Internet Explorer Must Die.

by Charles Miller on June 23, 2001


Mozilla, (which will soon be released as Netscape 6.1), currently takes about 600ms more time to render a webpage than Internet Explorer. It also uses 10-20MB more memory. So why do I use it? Because at least it fucking renders things properly.

I redesigned my last-n page today. I figured that I'd test it in IE5.5, Mozilla and lynx, and tell everyone else to get stuffed. In my opinion, if you're using any IE older than the current release, you're open to all sorts of security exploits, if you're still using Netscape 4.x, you're just a masochist, but every site should still be friendly to text-mode browsers.
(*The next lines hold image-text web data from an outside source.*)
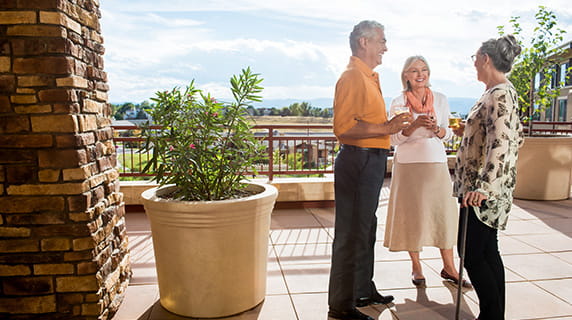 Three people socialize outside.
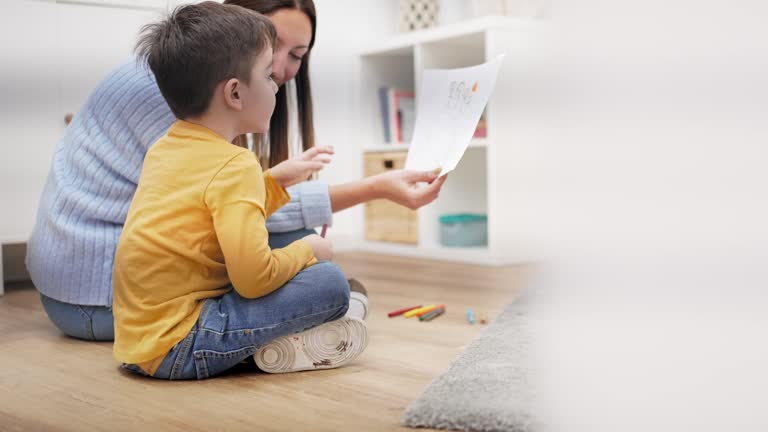 https://media.gettyimages.com/id/1389444880/video/child-therapist-helping-kid-to-understand-family-problem-using-drawing-picture-of-his-parents.jpg?b=1&s=640x640&k=20&c=z5nHgPpDYBy-U_bbSJNQogc_-fidTtmzeEEHaBU46Lc=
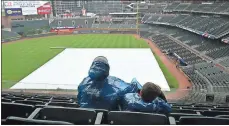  ?? John Amis / AP ?? Atlanta Braves fans look out over the covered infield as they wait for the start of a game against the New York Mets on Sunday in Atlanta.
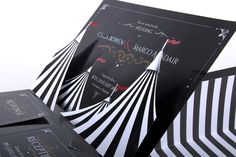 a black and white striped wedding card with gold foil on the front, and an image of a circus tent in the back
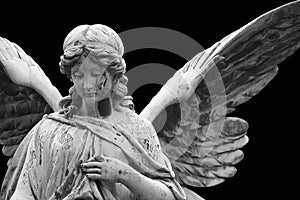 Angel statue on graveyard photo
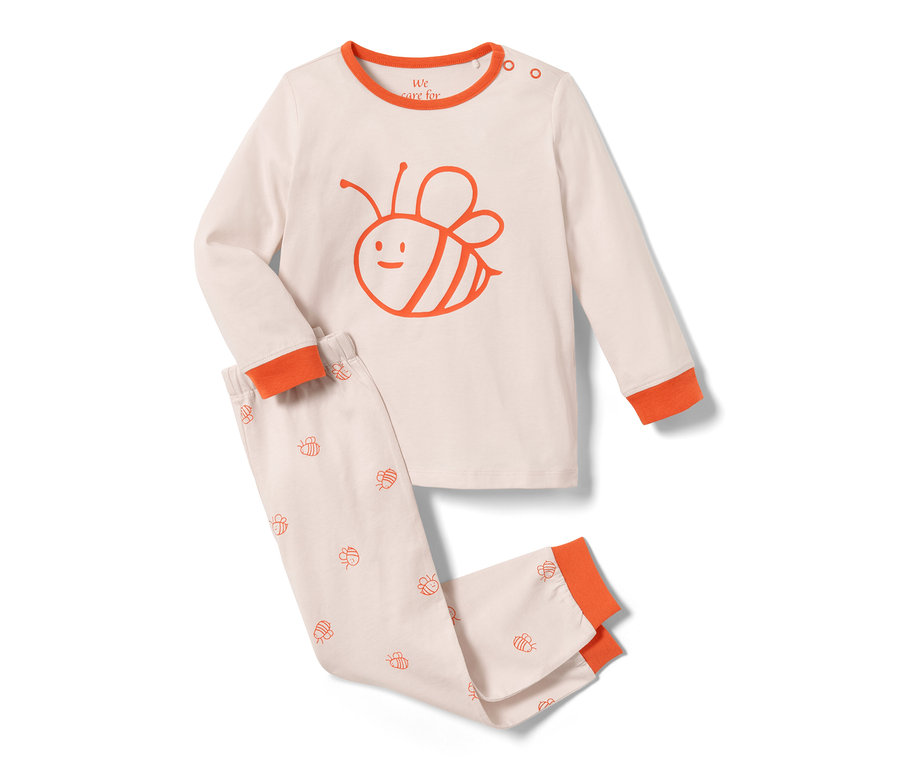 Un haut rose avec un imprimé d'abeille et un pantalon bleu avec un imprimé d'abeille, provenant de l'ensemble de 2 pyjamas pour tout-petits.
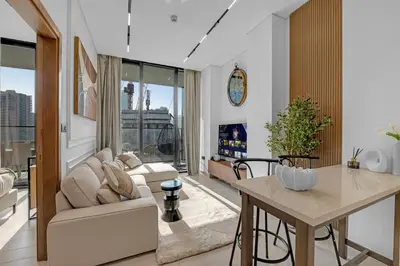a living room with a couch and a table at Modern Luxe | Heart of Dubai | Trillionaire Living in Dubai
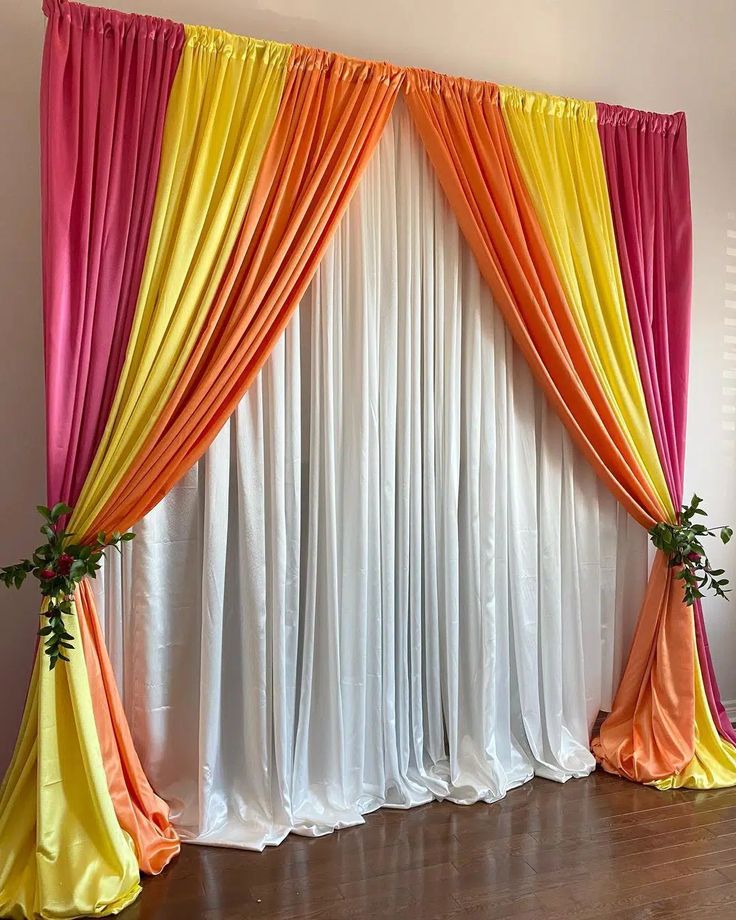 an orange, yellow and pink drapes are hanging on the wall next to a wooden floor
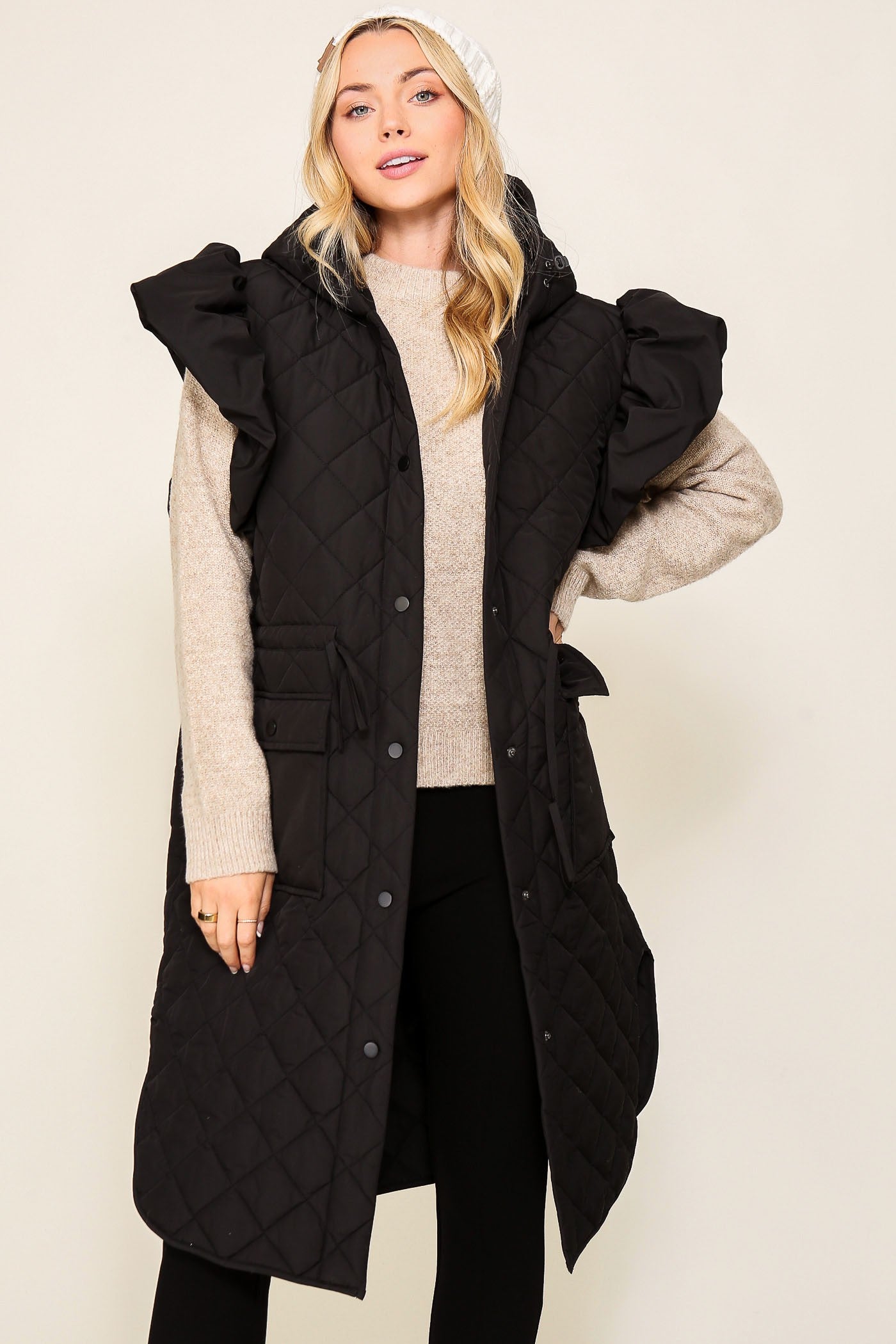 A Sparkling Mess puffer vest with ruffled cap sleeves, featuring a quilted design and a stand-up collar on a neutral background.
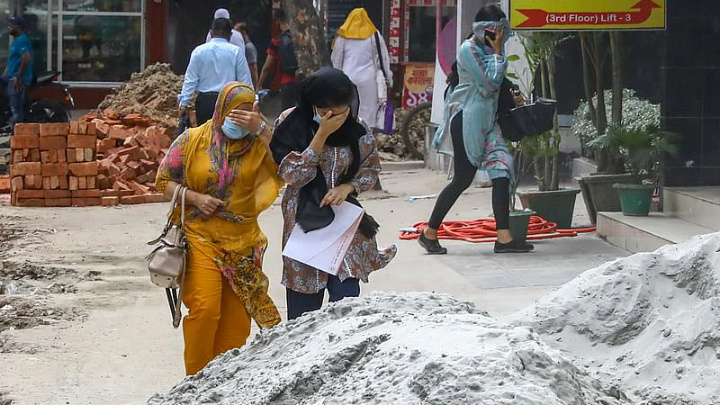 Three women cover their faces with scurf as they try to protect themselves after the wind blows away sands that were kept on the road, as construction work is underway next to it. The picture was taken from Chowdhurypara of Khilgaon, Dhaka on 11 August 2022.Dipu Malakar.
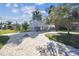 Charming stilt home featuring a brick driveway, large deck, and tropical landscaping at 3476 Tidewater Dr, Weeki Wachee, FL 34607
The resulting code for the front page was pure elegance. There was no table code at all (you should only ever use tables for tabular data), all the various blocks were done with styled DIV tags. I wrote the page with the W3C specifications in front of me, and aside from one place where it turned out to be me misinterpreting the CSS2 specification[1], Mozilla displayed the resulting page perfectly.

Internet Explorer 5.5, on the other hand:


  • Didn't understand position: fixed at all.
  • Couldn't draw within the lines - text was drawn over the borders of the surrounding divs.
  • Borders on either side of the div randomly vanish.

Mozilla has been the victim of an enormous amount of criticism because of its bugs, despite the fact that it's not even out of beta yet. Any of these bugs would be a milestone-stopper in Mozilla, and certainly a release stopper, but they managed to make it to a release version of IE5.5. I wondered if the problem was fixed in IE6, so I asked Lonita (who has IE6 beta installed) to check the page for me. The results were even worse (the screenshots she sent me are at http://www.pastiche.org/~cmiller/s1.jpg and http://www.pastiche.org/~cmiller/s2.jpg )

So sure, the browser I use is slower, uses up more memory, and has a few quirks left. But at least it does what it says it'll do - it draws webpages properly.